▶ [Exercise prompt]: Copy out, word for word, everything from the line containing "At what depth" down to the end of the material below.

-------- Supplied data

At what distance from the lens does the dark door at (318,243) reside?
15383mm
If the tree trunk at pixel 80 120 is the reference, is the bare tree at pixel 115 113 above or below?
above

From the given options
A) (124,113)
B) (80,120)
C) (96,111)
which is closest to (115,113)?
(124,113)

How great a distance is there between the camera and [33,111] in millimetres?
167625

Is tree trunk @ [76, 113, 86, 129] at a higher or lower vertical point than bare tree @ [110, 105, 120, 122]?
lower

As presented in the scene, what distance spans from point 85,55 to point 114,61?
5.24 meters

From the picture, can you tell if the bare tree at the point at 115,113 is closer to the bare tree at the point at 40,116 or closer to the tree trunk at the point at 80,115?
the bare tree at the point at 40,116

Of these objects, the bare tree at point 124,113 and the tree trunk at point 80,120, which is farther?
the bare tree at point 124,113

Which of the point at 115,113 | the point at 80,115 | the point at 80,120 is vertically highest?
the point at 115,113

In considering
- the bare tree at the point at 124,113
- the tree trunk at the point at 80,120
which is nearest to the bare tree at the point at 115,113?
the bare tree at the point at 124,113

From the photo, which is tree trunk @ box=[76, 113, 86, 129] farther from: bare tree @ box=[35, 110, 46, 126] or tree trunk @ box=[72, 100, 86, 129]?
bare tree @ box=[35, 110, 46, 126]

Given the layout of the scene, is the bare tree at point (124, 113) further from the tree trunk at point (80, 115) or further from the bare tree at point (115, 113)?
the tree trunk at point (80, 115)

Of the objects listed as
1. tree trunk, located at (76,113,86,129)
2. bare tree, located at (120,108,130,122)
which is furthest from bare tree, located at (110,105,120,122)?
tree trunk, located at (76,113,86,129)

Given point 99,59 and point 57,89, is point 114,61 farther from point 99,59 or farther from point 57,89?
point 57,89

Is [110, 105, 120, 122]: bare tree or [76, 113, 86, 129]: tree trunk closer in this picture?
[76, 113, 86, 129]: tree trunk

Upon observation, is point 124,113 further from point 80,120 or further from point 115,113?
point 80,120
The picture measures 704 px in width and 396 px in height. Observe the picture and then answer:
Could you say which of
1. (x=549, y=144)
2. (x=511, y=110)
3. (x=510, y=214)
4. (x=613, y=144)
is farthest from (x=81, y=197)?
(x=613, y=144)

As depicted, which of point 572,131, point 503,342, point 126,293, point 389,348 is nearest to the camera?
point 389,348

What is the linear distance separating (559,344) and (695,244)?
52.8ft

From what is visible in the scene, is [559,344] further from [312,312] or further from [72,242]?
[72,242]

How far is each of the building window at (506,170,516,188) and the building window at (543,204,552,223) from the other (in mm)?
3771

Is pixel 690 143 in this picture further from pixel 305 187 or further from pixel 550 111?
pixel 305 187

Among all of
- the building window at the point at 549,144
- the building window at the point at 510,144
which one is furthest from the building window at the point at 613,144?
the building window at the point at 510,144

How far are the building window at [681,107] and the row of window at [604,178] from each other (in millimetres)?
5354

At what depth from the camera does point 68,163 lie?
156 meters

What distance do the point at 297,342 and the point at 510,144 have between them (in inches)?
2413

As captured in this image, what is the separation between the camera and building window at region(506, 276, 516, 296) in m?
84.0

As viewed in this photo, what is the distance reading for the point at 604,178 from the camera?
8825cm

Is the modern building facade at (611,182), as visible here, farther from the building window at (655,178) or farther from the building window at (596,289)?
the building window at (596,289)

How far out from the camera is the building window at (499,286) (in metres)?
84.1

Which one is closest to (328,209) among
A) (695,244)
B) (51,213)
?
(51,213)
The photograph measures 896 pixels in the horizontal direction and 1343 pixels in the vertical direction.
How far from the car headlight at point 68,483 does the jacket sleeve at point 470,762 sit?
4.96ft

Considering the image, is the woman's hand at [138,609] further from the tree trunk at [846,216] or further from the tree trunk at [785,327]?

----------------

▶ [The completed task]:
At what depth from the camera does point 68,163 lie?
156 meters

What distance do the point at 297,342 and the point at 510,144 have between them (in inches)?
2413

As captured in this image, what is the separation between the camera and building window at region(506, 276, 516, 296) in m?
84.0

As viewed in this photo, what is the distance reading for the point at 604,178 from the camera?
8825cm

Is the modern building facade at (611,182), as visible here, farther from the building window at (655,178) or farther from the building window at (596,289)?
the building window at (596,289)

How far out from the camera is the building window at (499,286) (in metres)?
84.1

Which one is closest to (328,209) among
A) (695,244)
B) (51,213)
?
(51,213)
The photograph measures 896 pixels in the horizontal direction and 1343 pixels in the vertical direction.
How far from the car headlight at point 68,483 does the jacket sleeve at point 470,762 sit?
4.96ft

Considering the image, is the woman's hand at [138,609] further from the tree trunk at [846,216] or further from the tree trunk at [785,327]?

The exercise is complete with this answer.